Excerpts from a spatial dataset
= = = = =
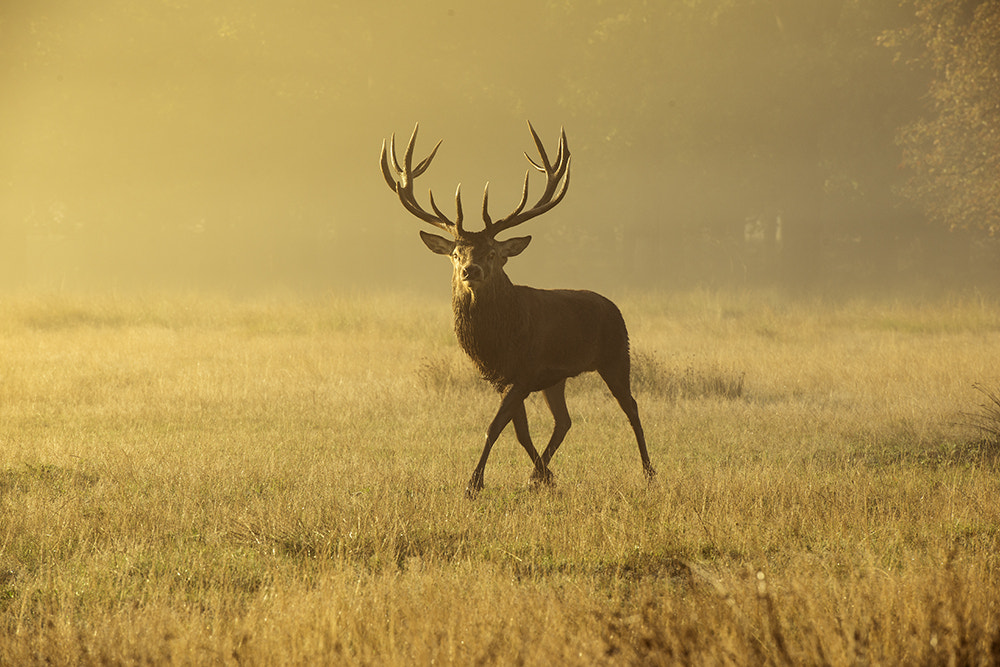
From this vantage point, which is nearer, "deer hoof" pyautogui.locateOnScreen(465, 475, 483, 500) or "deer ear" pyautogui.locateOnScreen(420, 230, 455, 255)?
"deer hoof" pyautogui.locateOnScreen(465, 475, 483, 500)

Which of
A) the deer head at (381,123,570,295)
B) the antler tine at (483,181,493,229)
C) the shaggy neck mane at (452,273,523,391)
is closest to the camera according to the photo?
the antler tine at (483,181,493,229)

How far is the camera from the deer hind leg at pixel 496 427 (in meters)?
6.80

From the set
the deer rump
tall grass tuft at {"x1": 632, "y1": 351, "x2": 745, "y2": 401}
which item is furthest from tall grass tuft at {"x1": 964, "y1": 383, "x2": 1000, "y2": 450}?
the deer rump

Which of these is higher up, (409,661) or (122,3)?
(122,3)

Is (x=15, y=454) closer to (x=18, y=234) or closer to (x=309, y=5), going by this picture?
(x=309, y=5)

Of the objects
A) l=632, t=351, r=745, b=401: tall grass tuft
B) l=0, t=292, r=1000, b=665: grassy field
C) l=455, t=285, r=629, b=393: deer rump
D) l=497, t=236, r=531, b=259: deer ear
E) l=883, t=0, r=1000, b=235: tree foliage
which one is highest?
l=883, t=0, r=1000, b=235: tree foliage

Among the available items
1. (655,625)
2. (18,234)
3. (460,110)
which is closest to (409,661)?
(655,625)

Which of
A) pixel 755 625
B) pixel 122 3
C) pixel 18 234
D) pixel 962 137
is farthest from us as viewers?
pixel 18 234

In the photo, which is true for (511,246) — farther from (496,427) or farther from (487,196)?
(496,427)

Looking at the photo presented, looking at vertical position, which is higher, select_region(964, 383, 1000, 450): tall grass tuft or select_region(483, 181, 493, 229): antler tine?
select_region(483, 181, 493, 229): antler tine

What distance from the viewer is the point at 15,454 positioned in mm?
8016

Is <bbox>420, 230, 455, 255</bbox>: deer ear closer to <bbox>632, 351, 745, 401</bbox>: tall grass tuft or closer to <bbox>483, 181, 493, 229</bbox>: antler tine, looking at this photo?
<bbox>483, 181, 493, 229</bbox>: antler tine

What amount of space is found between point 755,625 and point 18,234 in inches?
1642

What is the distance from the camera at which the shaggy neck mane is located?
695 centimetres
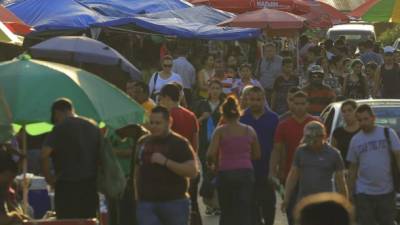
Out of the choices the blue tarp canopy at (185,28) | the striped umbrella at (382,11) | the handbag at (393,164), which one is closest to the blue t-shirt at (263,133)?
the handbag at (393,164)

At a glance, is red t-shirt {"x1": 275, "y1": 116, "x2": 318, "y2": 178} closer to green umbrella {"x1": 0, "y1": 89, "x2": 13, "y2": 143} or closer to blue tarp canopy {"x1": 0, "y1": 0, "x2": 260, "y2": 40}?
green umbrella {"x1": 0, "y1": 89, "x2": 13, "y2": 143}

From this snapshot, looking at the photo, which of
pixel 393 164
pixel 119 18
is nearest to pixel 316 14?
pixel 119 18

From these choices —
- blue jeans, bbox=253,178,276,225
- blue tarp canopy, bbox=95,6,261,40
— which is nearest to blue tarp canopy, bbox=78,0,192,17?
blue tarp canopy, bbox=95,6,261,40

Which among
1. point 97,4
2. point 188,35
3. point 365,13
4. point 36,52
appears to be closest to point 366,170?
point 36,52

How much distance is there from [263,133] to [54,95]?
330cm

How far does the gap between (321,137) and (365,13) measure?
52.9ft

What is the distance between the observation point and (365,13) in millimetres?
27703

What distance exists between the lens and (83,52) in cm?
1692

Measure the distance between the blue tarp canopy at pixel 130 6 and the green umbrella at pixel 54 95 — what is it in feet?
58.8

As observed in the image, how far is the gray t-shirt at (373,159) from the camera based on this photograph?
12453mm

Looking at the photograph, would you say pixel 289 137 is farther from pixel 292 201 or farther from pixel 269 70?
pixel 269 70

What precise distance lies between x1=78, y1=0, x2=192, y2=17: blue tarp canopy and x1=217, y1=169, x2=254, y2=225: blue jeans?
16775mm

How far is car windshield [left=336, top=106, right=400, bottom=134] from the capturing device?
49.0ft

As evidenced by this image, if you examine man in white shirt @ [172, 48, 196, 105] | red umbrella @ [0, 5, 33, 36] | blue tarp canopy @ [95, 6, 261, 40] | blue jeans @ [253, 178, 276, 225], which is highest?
= = = = =
### Task statement
Omit every picture, and otherwise quote the entries exactly.

### Solution below
From this vantage point, which is nearer, "deer hoof" pyautogui.locateOnScreen(465, 475, 483, 500) or "deer ear" pyautogui.locateOnScreen(420, 230, 455, 255)?
"deer hoof" pyautogui.locateOnScreen(465, 475, 483, 500)

Which of
A) the deer head at (381,123,570,295)
B) the antler tine at (483,181,493,229)
C) the shaggy neck mane at (452,273,523,391)
is closest to the camera according to the photo?
the antler tine at (483,181,493,229)

How far is the camera from the deer hind leg at pixel 496 427 (in meters)?
6.80

From the set
the deer rump
tall grass tuft at {"x1": 632, "y1": 351, "x2": 745, "y2": 401}
which item is furthest from tall grass tuft at {"x1": 964, "y1": 383, "x2": 1000, "y2": 450}?
the deer rump

Which of these is higher up, (409,661) or (122,3)?
(122,3)

Is (x=15, y=454) closer to (x=18, y=234) or closer to (x=309, y=5), going by this picture?
(x=309, y=5)

Of the objects
A) l=632, t=351, r=745, b=401: tall grass tuft
B) l=0, t=292, r=1000, b=665: grassy field
C) l=455, t=285, r=629, b=393: deer rump
D) l=497, t=236, r=531, b=259: deer ear
E) l=883, t=0, r=1000, b=235: tree foliage
which one is highest?
l=883, t=0, r=1000, b=235: tree foliage

Among the available items
1. (655,625)
2. (18,234)
3. (460,110)
which is closest to (409,661)?
(655,625)

Which of
A) pixel 755 625
B) pixel 122 3
C) pixel 18 234
D) pixel 962 137
is farthest from us as viewers?
pixel 18 234

In the photo, which is true for (511,246) — farther from (496,427) or farther from (487,196)?
(496,427)

Looking at the photo presented, looking at vertical position, which is higher, select_region(964, 383, 1000, 450): tall grass tuft or select_region(483, 181, 493, 229): antler tine?
select_region(483, 181, 493, 229): antler tine

What distance from the viewer is the point at 15,454 positioned in mm?
8016

Is <bbox>420, 230, 455, 255</bbox>: deer ear closer to <bbox>632, 351, 745, 401</bbox>: tall grass tuft or closer to <bbox>483, 181, 493, 229</bbox>: antler tine, looking at this photo?
<bbox>483, 181, 493, 229</bbox>: antler tine

What amount of space is found between point 755,625 and point 18,234 in inches?
1642

What is the distance from the camera at which the shaggy neck mane is located?
695 centimetres
Out of the choices the blue tarp canopy at (185,28) | the striped umbrella at (382,11) | the handbag at (393,164), which one is closest to the blue t-shirt at (263,133)?
the handbag at (393,164)

At a glance, is red t-shirt {"x1": 275, "y1": 116, "x2": 318, "y2": 178} closer to green umbrella {"x1": 0, "y1": 89, "x2": 13, "y2": 143} or closer to blue tarp canopy {"x1": 0, "y1": 0, "x2": 260, "y2": 40}?
green umbrella {"x1": 0, "y1": 89, "x2": 13, "y2": 143}

From this snapshot, looking at the photo, which of
pixel 393 164
pixel 119 18
is nearest to pixel 316 14?
pixel 119 18

From these choices —
- blue jeans, bbox=253,178,276,225
- blue tarp canopy, bbox=95,6,261,40
— which is nearest to blue tarp canopy, bbox=78,0,192,17?
blue tarp canopy, bbox=95,6,261,40

Which among
1. point 97,4
2. point 188,35
3. point 365,13
4. point 36,52
appears to be closest to point 366,170?
point 36,52

How much distance is there from [263,133] to [54,95]?
330cm

How far does the gap between (321,137) and (365,13) measure?
52.9ft

What is the distance between the observation point and (365,13) in millimetres?
27703

What distance exists between the lens and (83,52) in cm?
1692

Measure the distance between the blue tarp canopy at pixel 130 6 and the green umbrella at pixel 54 95 — what is it in feet?
58.8

As observed in the image, how far is the gray t-shirt at (373,159) from the camera based on this photograph?
12453mm

Looking at the photograph, would you say pixel 289 137 is farther from pixel 292 201 or farther from pixel 269 70?
pixel 269 70

What precise distance lies between x1=78, y1=0, x2=192, y2=17: blue tarp canopy and x1=217, y1=169, x2=254, y2=225: blue jeans?
16775mm

How far is car windshield [left=336, top=106, right=400, bottom=134] from the capturing device?
49.0ft

As evidenced by this image, if you examine man in white shirt @ [172, 48, 196, 105] | red umbrella @ [0, 5, 33, 36] | blue tarp canopy @ [95, 6, 261, 40] | blue jeans @ [253, 178, 276, 225], which is highest?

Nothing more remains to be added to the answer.